La Tour, ses pierres et ses humains

Robert Serre et Claude Huot publient un livre exhaustif sur l'un des plus haut Donjon de France.

«Faire quelque chose de presque définitif», a été l’objectif du spécialiste de l’histoire locale, Robert Serre et du propriétaire-rénovateur du château de Piégros, Claude Huot avec l’écriture du livre La Tour de Crest, des pierres et des hommes. À chacun sa partie ! Pour l’amoureux des belles pierres, ce sera l’histoire de la construction de la célèbre Tour et pour le passionné d’histoire, ce sera les biographies des humains qu’ils l’ont traversée.

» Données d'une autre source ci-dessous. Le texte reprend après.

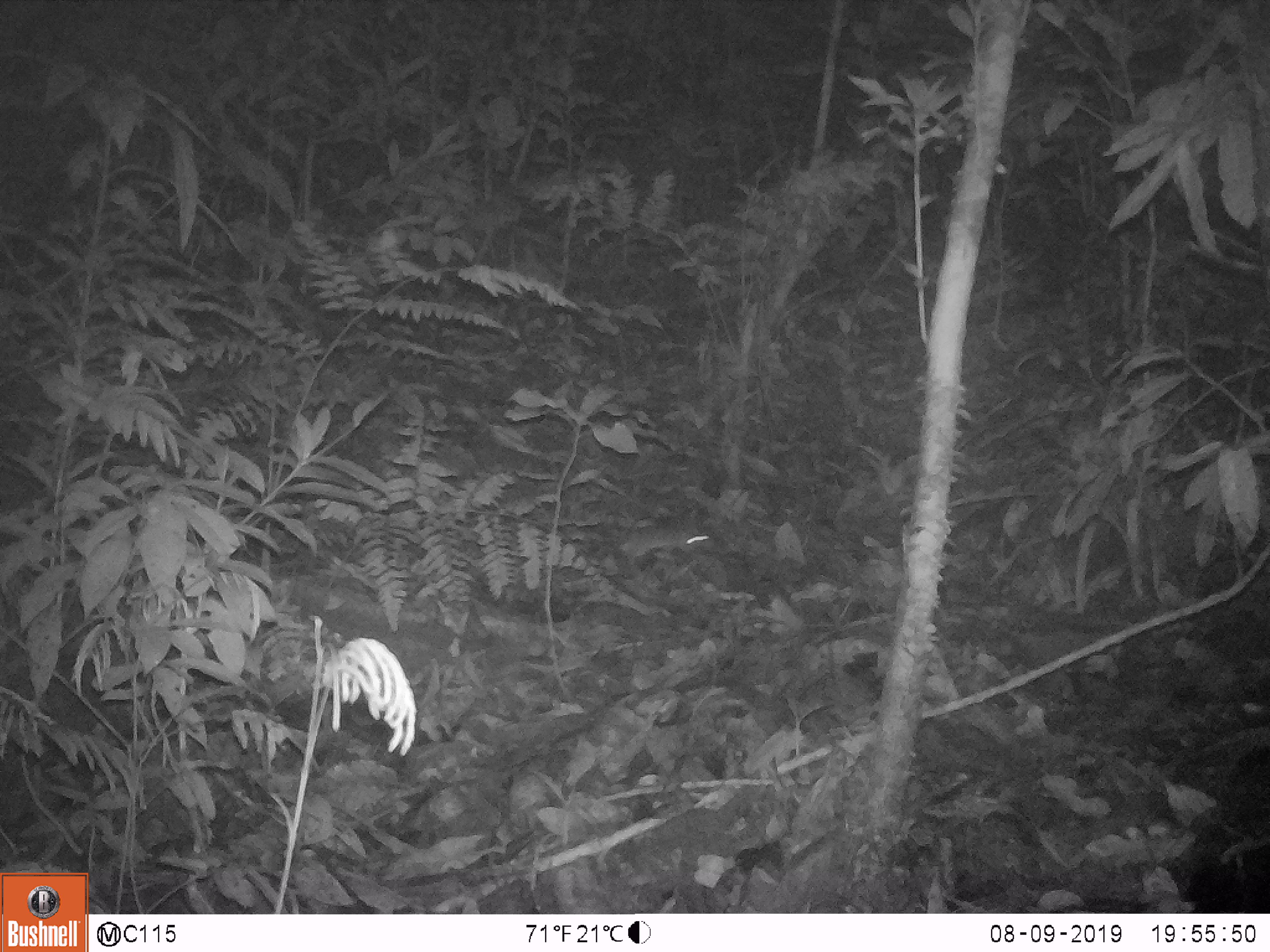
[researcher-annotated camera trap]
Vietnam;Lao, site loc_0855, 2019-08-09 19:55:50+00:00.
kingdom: Animalia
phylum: Chordata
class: Mammalia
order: Rodentia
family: Muridae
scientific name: Muridae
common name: old-world mice and rats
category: unidentified murid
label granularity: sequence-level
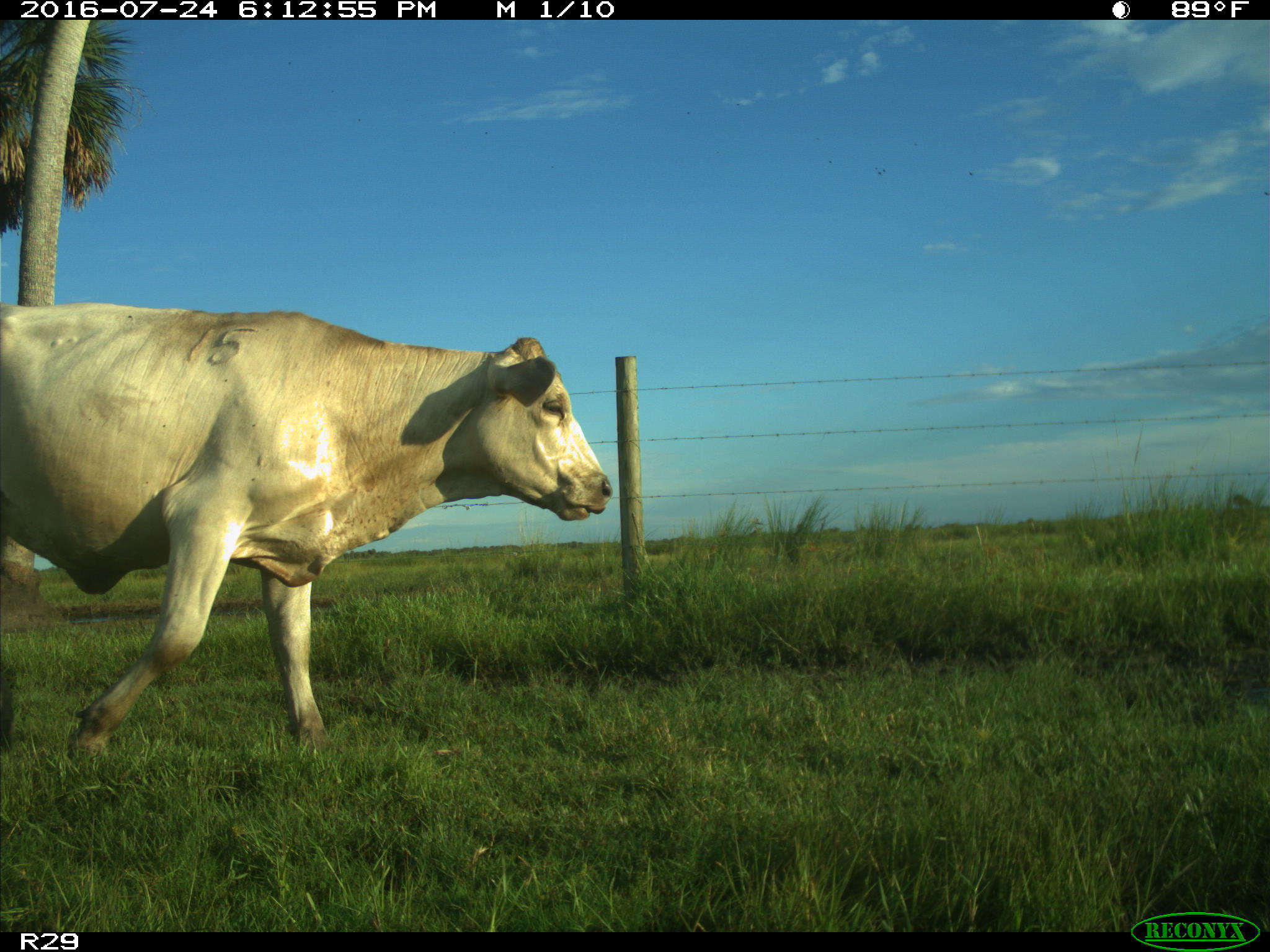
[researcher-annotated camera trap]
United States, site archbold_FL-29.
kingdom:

Dans cet ouvrage de 1,350kg, les lecteurs pourront découvrir une iconographie extrêmement riche où s’enchaînent plans, gravures, photos de détails ou d’ensemble, documents d’archives et graphitis souvent inconnus du grand public. Robert Serre le confirme : «On a utilisé presque toutes les sources possibles. Des gens et des associations qui ont travaillé sérieusement nous ont donné des tuyaux, comme hoteldesinvalides.org, un site qui a répertorié tous les pensionnaires de l’Hôtel des Invalides, depuis 1670 ».

Car, dans ce livre il est montré que les gardiens de cette prison étaient des invalides des guerres de Louis XIV, XV et XVI. Pendant deux siècles, ces estropiés ont été envoyés en Province pour être geôlier en échange «d’une soupe, de pain, d’un abri et d’un peu de paille». « Il étaient bien incapables de courir après les prisonniers », se régale Robert Serre devant ses rangées de livre d’histoire. Et de poursuivre : «Nous nous sommes mutuellement aidés (avec hoteldesinvalides.org, ndlr) car jusqu’à maintenant, personne n’en n’avait dit un mot ».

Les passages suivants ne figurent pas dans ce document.